Gli alti palazzi non presentano finestre ai piani terreni, che vengono utilizzati come magazzini per le granaglie. Il primo piano degli edifici viene utilizzato dagli uomini, mentre le donne occupano i piani superiori. Gli interni degli androni principali dove le persone si incontrano e socializzano sono spesso finemente decorati. I piani più alti sono dedicati alle famiglie che vivono insieme. Molti edifici sono collegati in cima da ponti e passerelle: si trattava di un antico sistema difensivo per mettere in comunicazione le varie torri di guardia, ma oggi vengono utilizzati dagli anziani per passare da un palazzo all'altro, piuttosto che salire e scendere interminabili rampe di scale.
Foto di Aneta Ribarska
Shibam non si può certo definire una città turistica, tanto è vero che non c'è neanche un ristorante o posti dove dormire. All'ingresso del paese però vi è una piazza con un caffè, dove viene servito il tè e i locali si incontrano per fumare narghilè e giocare a domino. Nonostante tutto vi sono comunque dei negozietti che vendono un tipo di artigianato locale che non si può trovare da nessun'altra parte in Yemen. Si tratta di chiavi a forma di spazzola, le cui punte fanno da inserto per i lucchetti a loro legati. Gli artigiani sanno che il loro lavoro ha un certo appeal sui visitatori della città, tant'è che realizzano i loro lavori dandogli un aspetto di vecchio per farli passare come delle antichità. E, a differenza di altre città del paese, qui non si mercanteggia sull'acquisto.

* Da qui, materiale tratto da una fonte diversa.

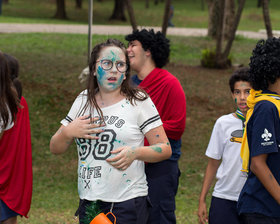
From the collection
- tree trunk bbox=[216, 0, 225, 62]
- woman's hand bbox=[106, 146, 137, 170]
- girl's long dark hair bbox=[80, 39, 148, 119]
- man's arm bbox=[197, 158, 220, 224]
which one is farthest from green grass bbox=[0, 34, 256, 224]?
woman's hand bbox=[106, 146, 137, 170]

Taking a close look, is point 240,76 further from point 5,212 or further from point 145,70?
point 5,212

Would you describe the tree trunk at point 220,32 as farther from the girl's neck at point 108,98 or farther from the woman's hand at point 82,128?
the woman's hand at point 82,128

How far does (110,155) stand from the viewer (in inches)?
115

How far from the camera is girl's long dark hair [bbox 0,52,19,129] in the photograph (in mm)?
3410

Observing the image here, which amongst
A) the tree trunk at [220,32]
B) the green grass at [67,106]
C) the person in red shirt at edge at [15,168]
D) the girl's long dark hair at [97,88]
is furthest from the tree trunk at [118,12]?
the girl's long dark hair at [97,88]

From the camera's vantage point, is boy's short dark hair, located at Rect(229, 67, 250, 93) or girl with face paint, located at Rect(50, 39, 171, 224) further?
boy's short dark hair, located at Rect(229, 67, 250, 93)

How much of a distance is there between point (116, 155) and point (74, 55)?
469 inches

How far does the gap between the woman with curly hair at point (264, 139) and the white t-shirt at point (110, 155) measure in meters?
0.59

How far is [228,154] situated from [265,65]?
3.84ft

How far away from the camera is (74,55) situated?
14.5 m

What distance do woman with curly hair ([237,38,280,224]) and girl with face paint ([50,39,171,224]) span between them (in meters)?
0.54

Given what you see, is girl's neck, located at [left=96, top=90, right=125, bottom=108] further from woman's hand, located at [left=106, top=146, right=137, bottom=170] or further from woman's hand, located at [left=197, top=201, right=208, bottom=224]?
woman's hand, located at [left=197, top=201, right=208, bottom=224]

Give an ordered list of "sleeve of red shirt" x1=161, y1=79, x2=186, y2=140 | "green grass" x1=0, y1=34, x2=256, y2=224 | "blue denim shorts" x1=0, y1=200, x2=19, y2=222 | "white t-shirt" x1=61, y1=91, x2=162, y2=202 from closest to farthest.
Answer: "white t-shirt" x1=61, y1=91, x2=162, y2=202, "blue denim shorts" x1=0, y1=200, x2=19, y2=222, "sleeve of red shirt" x1=161, y1=79, x2=186, y2=140, "green grass" x1=0, y1=34, x2=256, y2=224

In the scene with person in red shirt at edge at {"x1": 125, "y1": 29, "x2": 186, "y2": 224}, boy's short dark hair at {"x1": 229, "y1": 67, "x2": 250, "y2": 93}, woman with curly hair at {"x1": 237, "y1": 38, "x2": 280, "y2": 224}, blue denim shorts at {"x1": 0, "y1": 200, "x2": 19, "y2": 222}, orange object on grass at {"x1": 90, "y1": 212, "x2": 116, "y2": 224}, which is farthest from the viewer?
person in red shirt at edge at {"x1": 125, "y1": 29, "x2": 186, "y2": 224}
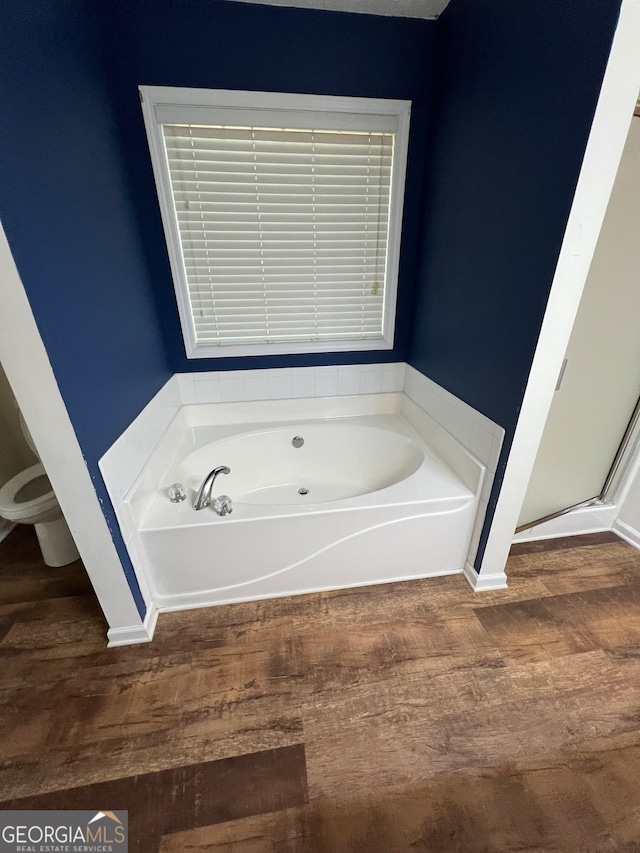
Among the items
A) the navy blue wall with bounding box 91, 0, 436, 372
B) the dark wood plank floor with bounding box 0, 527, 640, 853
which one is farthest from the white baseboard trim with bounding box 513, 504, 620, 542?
the navy blue wall with bounding box 91, 0, 436, 372

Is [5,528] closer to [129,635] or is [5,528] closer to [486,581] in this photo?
[129,635]

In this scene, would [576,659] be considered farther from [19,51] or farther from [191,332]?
[19,51]

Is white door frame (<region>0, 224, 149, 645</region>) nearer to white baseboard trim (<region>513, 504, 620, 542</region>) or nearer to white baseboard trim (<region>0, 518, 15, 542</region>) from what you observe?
white baseboard trim (<region>0, 518, 15, 542</region>)

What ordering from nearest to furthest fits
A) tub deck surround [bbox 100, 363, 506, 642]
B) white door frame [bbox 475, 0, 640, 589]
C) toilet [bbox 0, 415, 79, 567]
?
1. white door frame [bbox 475, 0, 640, 589]
2. tub deck surround [bbox 100, 363, 506, 642]
3. toilet [bbox 0, 415, 79, 567]

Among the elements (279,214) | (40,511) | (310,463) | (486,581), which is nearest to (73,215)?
(279,214)

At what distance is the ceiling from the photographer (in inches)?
59.6

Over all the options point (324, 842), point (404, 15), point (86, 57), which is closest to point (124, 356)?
point (86, 57)

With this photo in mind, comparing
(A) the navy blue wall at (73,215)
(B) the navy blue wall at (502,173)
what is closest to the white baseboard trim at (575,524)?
(B) the navy blue wall at (502,173)

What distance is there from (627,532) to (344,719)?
1.88 metres

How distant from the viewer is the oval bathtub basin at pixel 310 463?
7.11 ft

A Shibam è possibile anche visitare strutture che sono ben più vecchie dei grattacieli, e che risalgono al primo periodo islamico: un vecchio castello è stato costruito nel 1220, mentre la Moschea del Venerdì risale addirittura al 904. Per il resto girare per Shibam significa perdersi per le strette stradine formate dagli alti palazzi, e un complesso di 500 edifici che comprende anche varie moschee e due antichi palazzi di sultani. E la materia prima è sempre la stessa: fango essiccato.